Short task
Print the stretch of entries from the line containing "Of all the items" through the line containing "19.4 metres", both of those lines included, with each line copied exactly.

Start of Record list

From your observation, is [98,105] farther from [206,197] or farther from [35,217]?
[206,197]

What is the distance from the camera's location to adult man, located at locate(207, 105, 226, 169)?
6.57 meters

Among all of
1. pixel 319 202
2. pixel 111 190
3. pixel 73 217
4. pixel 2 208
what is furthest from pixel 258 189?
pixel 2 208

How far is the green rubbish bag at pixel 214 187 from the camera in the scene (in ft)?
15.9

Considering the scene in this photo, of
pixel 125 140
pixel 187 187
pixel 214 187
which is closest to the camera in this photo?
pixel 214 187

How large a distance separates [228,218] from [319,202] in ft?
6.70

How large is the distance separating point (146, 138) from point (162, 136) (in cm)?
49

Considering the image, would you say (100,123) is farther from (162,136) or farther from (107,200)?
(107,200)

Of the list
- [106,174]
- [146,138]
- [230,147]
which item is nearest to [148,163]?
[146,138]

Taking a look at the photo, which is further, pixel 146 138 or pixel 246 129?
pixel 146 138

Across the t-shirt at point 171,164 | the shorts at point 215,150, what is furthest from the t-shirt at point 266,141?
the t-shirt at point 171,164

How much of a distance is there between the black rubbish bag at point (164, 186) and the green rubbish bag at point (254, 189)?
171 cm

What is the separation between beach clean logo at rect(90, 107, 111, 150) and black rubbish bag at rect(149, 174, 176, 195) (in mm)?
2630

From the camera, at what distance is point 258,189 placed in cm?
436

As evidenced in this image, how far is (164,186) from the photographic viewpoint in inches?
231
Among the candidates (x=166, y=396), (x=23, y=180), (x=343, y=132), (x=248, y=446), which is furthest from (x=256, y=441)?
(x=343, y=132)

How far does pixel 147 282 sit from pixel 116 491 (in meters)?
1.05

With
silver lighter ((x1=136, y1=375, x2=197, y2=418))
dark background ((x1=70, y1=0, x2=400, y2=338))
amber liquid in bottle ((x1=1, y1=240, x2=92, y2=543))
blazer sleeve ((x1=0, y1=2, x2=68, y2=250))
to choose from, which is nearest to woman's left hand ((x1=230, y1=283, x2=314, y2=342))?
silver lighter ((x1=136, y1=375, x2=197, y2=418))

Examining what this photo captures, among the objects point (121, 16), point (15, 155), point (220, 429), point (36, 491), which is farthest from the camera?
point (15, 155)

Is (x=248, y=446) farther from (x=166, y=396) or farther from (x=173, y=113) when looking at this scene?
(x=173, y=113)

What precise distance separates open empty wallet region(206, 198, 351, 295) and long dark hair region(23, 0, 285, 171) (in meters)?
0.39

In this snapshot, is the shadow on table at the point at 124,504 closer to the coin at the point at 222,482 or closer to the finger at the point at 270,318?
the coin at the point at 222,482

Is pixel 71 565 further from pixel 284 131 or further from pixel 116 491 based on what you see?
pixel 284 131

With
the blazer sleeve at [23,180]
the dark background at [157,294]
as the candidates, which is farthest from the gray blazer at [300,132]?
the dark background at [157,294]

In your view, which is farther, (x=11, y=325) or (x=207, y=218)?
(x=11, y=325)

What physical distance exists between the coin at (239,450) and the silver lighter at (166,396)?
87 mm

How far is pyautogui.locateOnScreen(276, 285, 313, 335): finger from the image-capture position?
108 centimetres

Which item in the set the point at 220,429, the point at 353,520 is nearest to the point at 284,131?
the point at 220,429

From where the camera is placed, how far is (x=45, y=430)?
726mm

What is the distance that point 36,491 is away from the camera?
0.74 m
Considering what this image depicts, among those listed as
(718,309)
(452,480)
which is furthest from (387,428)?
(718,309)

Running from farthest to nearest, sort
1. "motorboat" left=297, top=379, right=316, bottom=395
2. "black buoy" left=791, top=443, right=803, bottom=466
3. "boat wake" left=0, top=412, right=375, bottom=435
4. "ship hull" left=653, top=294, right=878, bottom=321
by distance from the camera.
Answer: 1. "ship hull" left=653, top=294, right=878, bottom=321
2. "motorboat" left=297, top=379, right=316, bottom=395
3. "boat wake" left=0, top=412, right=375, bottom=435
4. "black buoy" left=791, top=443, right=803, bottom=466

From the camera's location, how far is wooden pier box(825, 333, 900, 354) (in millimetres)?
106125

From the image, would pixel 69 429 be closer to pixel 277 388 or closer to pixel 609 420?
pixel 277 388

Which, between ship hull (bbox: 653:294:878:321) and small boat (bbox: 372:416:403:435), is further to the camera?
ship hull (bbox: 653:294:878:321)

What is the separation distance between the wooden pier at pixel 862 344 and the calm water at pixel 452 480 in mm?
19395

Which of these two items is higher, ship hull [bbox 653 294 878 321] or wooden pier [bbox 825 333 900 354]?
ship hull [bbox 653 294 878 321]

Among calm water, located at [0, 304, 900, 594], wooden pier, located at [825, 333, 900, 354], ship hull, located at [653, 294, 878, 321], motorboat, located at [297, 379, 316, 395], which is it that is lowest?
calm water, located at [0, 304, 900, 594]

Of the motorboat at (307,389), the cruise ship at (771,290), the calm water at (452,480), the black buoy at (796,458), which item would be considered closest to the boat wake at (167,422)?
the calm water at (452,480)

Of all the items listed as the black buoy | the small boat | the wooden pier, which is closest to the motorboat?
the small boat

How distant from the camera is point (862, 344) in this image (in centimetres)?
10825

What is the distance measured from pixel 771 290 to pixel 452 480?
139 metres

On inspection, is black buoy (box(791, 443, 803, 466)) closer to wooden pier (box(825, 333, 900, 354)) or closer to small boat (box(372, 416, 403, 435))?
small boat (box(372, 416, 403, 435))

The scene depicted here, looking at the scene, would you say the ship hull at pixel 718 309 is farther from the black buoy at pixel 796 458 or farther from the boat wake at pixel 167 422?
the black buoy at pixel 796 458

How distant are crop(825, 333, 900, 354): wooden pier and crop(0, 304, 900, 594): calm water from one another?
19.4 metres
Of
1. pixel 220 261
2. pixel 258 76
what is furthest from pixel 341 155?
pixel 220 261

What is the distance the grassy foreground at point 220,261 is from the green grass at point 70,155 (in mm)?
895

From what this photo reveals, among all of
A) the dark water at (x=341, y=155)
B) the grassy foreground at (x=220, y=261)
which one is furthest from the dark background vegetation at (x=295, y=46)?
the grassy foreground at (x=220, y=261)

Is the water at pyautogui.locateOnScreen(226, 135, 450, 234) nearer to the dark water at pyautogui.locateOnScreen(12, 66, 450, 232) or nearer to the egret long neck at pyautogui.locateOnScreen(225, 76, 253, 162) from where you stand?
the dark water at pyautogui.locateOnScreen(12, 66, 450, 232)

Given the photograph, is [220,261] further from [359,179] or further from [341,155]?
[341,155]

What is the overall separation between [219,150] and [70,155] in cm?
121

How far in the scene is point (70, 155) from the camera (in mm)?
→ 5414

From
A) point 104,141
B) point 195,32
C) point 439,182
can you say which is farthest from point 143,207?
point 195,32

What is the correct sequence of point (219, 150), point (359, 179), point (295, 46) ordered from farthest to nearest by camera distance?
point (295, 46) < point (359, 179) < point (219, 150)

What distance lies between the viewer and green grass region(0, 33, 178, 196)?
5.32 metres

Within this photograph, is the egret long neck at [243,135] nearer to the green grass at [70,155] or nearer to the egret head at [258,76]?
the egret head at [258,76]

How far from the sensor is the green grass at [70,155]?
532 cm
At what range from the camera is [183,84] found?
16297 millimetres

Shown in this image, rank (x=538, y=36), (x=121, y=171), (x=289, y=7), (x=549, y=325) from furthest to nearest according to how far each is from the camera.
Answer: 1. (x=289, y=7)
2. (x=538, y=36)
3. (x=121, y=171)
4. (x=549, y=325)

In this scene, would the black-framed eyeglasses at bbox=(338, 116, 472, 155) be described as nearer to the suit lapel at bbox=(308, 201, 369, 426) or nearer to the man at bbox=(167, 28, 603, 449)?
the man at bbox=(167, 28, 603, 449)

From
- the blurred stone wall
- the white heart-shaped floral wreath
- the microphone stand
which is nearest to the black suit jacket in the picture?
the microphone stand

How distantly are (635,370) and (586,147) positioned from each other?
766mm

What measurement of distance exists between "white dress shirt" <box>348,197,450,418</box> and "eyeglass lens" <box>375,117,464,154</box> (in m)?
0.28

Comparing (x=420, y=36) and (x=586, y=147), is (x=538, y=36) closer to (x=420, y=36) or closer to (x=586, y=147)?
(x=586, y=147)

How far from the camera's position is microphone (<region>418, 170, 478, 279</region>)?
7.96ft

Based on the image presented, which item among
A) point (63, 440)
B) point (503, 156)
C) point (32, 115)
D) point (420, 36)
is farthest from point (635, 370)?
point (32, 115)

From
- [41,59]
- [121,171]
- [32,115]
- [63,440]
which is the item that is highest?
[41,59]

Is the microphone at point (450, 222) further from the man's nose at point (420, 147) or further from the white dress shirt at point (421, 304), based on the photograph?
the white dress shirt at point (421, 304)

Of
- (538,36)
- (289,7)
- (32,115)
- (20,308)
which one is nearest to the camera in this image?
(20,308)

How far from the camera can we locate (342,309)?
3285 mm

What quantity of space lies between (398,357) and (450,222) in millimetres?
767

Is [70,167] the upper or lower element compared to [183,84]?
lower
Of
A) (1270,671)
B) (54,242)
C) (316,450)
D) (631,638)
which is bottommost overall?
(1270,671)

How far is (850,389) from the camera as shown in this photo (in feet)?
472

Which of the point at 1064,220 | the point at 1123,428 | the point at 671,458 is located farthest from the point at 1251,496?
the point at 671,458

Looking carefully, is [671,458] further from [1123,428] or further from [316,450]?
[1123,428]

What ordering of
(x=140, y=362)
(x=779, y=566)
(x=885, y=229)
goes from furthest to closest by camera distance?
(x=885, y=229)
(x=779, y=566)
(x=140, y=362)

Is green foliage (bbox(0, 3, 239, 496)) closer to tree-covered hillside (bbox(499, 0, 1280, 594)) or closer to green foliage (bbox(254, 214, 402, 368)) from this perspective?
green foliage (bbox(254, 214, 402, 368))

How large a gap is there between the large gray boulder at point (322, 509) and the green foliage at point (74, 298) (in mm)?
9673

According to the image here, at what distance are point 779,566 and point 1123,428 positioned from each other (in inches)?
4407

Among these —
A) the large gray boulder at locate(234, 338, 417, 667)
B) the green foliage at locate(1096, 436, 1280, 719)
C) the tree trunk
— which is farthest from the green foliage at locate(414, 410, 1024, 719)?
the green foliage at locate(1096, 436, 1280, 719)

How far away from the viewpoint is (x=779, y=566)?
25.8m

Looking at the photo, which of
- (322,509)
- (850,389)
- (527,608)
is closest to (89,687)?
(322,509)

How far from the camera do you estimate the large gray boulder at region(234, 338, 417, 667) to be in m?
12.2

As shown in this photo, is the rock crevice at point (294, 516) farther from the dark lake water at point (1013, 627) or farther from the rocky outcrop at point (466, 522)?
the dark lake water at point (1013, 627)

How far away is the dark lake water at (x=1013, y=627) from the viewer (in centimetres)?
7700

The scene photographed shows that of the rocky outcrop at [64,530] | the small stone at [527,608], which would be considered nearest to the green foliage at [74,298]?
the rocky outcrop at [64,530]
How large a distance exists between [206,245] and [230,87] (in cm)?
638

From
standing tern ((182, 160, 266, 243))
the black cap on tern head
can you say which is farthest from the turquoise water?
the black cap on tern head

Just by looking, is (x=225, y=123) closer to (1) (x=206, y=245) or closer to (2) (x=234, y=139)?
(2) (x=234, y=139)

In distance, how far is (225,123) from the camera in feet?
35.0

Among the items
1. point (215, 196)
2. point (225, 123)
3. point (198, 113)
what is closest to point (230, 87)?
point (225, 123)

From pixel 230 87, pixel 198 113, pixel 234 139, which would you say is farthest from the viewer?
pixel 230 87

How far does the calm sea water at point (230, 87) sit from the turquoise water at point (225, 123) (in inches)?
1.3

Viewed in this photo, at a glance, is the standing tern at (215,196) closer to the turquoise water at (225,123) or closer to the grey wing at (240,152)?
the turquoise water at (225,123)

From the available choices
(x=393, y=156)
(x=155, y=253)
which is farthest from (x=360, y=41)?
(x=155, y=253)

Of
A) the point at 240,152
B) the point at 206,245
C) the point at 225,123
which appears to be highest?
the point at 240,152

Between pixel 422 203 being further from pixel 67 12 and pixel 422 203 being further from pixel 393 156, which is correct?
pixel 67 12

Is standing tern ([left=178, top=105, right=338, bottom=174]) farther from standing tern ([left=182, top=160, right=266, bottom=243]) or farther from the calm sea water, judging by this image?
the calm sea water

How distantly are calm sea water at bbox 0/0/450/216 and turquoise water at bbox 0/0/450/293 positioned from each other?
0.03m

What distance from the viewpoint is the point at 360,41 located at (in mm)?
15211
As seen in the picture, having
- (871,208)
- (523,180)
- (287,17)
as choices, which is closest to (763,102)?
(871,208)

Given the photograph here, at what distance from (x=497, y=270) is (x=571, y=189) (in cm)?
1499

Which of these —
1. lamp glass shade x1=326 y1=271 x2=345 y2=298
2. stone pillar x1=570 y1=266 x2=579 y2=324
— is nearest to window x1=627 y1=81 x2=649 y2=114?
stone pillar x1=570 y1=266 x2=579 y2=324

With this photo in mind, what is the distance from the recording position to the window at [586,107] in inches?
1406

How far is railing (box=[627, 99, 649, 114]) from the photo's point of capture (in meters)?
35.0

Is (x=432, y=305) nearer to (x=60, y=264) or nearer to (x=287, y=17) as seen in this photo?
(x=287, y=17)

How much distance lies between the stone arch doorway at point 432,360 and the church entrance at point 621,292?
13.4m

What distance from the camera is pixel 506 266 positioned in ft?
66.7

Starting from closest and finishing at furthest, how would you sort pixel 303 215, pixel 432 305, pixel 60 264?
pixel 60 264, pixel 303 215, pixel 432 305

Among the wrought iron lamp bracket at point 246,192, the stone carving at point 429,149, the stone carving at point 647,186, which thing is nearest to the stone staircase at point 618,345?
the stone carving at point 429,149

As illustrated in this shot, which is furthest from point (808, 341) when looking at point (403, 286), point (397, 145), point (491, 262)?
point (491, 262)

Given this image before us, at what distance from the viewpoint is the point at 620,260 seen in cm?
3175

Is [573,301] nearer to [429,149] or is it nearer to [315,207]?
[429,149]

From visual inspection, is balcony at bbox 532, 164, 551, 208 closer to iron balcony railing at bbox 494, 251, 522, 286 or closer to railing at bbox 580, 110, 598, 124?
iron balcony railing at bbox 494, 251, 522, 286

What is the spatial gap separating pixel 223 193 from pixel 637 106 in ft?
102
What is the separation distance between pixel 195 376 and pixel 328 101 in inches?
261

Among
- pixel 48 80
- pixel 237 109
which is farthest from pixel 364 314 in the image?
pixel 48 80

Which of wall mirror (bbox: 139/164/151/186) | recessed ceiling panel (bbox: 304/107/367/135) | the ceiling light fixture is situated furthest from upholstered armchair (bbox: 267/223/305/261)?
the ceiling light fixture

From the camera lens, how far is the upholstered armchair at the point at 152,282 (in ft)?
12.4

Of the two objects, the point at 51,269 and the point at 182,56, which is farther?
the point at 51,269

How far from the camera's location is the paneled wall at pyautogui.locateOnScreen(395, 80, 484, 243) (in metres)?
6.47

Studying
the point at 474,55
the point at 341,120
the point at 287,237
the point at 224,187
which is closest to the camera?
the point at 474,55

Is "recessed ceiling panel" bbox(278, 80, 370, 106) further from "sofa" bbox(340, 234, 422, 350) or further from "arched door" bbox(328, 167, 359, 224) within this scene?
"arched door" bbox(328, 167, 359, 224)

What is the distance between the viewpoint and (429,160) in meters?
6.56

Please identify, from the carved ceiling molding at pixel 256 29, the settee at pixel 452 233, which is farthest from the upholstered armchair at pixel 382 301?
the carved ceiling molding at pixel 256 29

End of Record list

Response for this exercise
Of all the items listed as the black buoy | the small boat | the wooden pier, which is closest to the motorboat?
the small boat

How distant from the camera is point (862, 344) in this image (in centimetres)?
10825

What is the distance measured from pixel 771 290 to pixel 452 480?
139 metres

On inspection, is black buoy (box(791, 443, 803, 466)) closer to wooden pier (box(825, 333, 900, 354)) or closer to small boat (box(372, 416, 403, 435))?
small boat (box(372, 416, 403, 435))

The scene depicted here, looking at the scene, would you say the ship hull at pixel 718 309 is farther from the black buoy at pixel 796 458 or farther from the boat wake at pixel 167 422?
the black buoy at pixel 796 458

How distant are crop(825, 333, 900, 354): wooden pier and crop(0, 304, 900, 594): calm water from one another?
19.4 metres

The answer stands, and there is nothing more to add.